- **Records provided**:
Start of Block

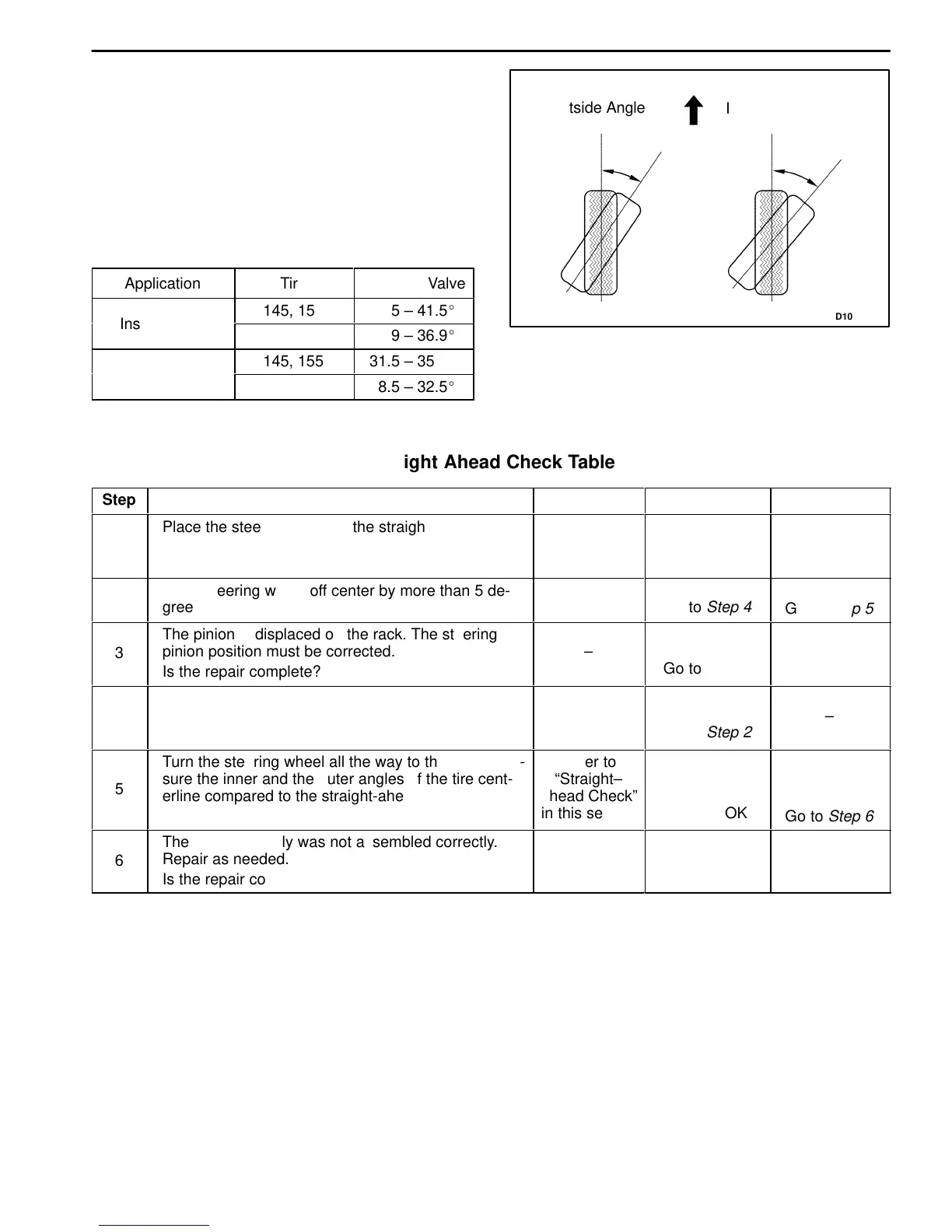 tside Angle I

D10

| Application | Tir | Valve |
|---|---|---|
| Ins | 145, 15 | 5 – 41.5° |
| | | 9 – 36.9° |
| | 145, 155 | 31.5 – 35 |
| | | 8.5 – 32.5° |

ight Ahead Check Table

| Step | | | | |
|---|---|---|---|---|
| | Place the stee the straigh | | | |
| | eering w off center by more than 5 degree | | to *Step 4* | G *p 5* |
| 3 | The pinion displaced o the rack. The st ering pinion position must be corrected. Is the repair complete? | – | Go to | |
| | | | *Step 2* | – |
| 5 | Turn the ste ring wheel all the way to th - sure the inner and the uter angles f the tire centerline compared to the straight-ahe | er to "Straight– head Check" in this se | OK | Go to *Step 6* |
| 6 | The ly was not a sembled correctly. Repair as needed. Is the repair co | | | |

End of Block

Only the lines that contain the string "Check" should be copied from the entries above.

ight Ahead Check Table
| 5 | Turn the ste ring wheel all the way to th - sure the inner and the uter angles f the tire centerline compared to the straight-ahe | er to "Straight– head Check" in this se | OK | Go to *Step 6* |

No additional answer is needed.